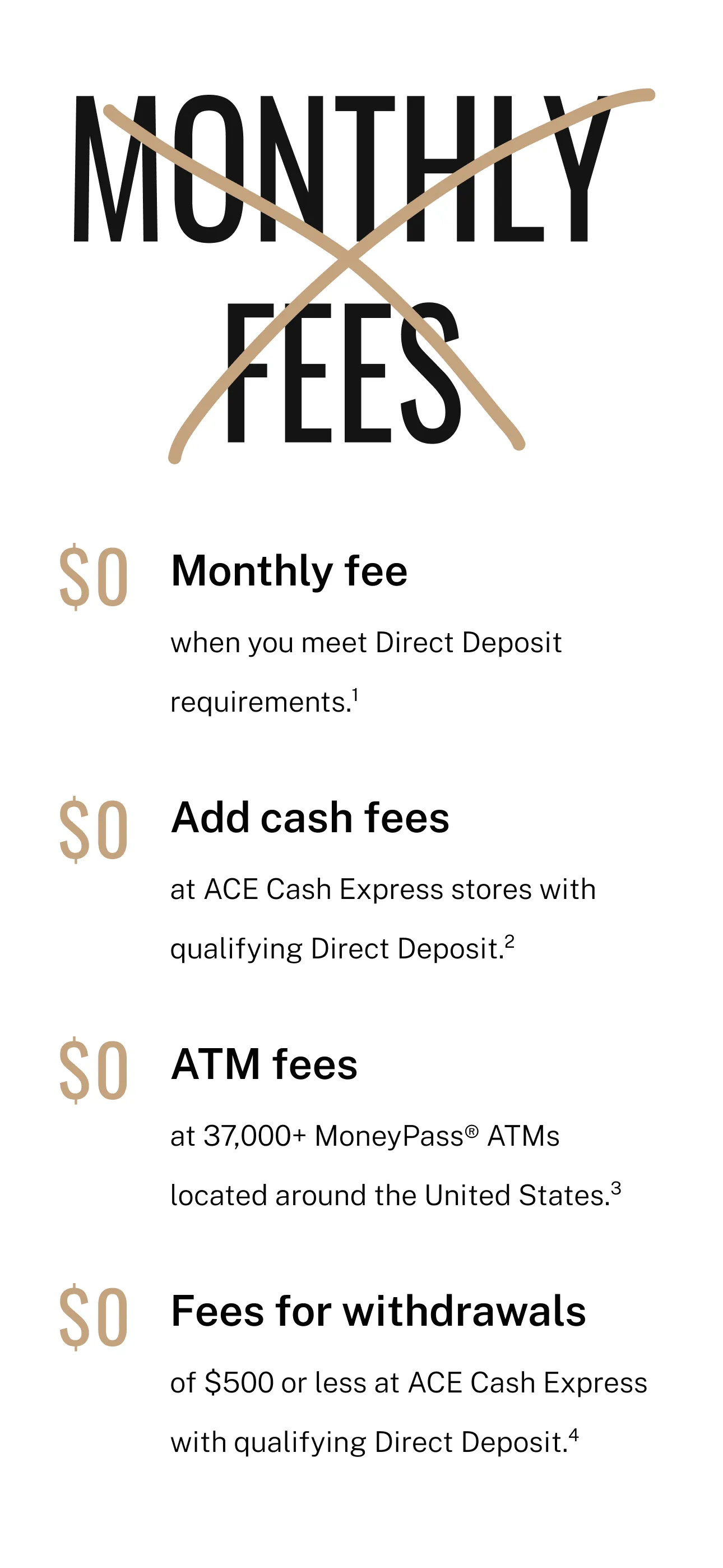 MONTHLY FEES

\$0 Monthly fee

when you meet Direct Deposit requirements.$^1$

\$0 Add cash fees

at ACE Cash Express stores with qualifying Direct Deposit.$^2$

\$0 ATM fees

at 37,000+ MoneyPass® ATMs located around the United States.$^3$

\$0 Fees for withdrawals

of \$500 or less at ACE Cash Express with qualifying Direct Deposit.$^4$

════

*WORK REQUEST*. Once the pictures are set aside, give the listing again word for word.

*OUTPUT*.
 MONTHLY FEES

\$0 Monthly fee

when you meet Direct Deposit requirements.$^1$

\$0 Add cash fees

at ACE Cash Express stores with qualifying Direct Deposit.$^2$

\$0 ATM fees

at 37,000+ MoneyPass® ATMs located around the United States.$^3$

\$0 Fees for withdrawals

of \$500 or less at ACE Cash Express with qualifying Direct Deposit.$^4$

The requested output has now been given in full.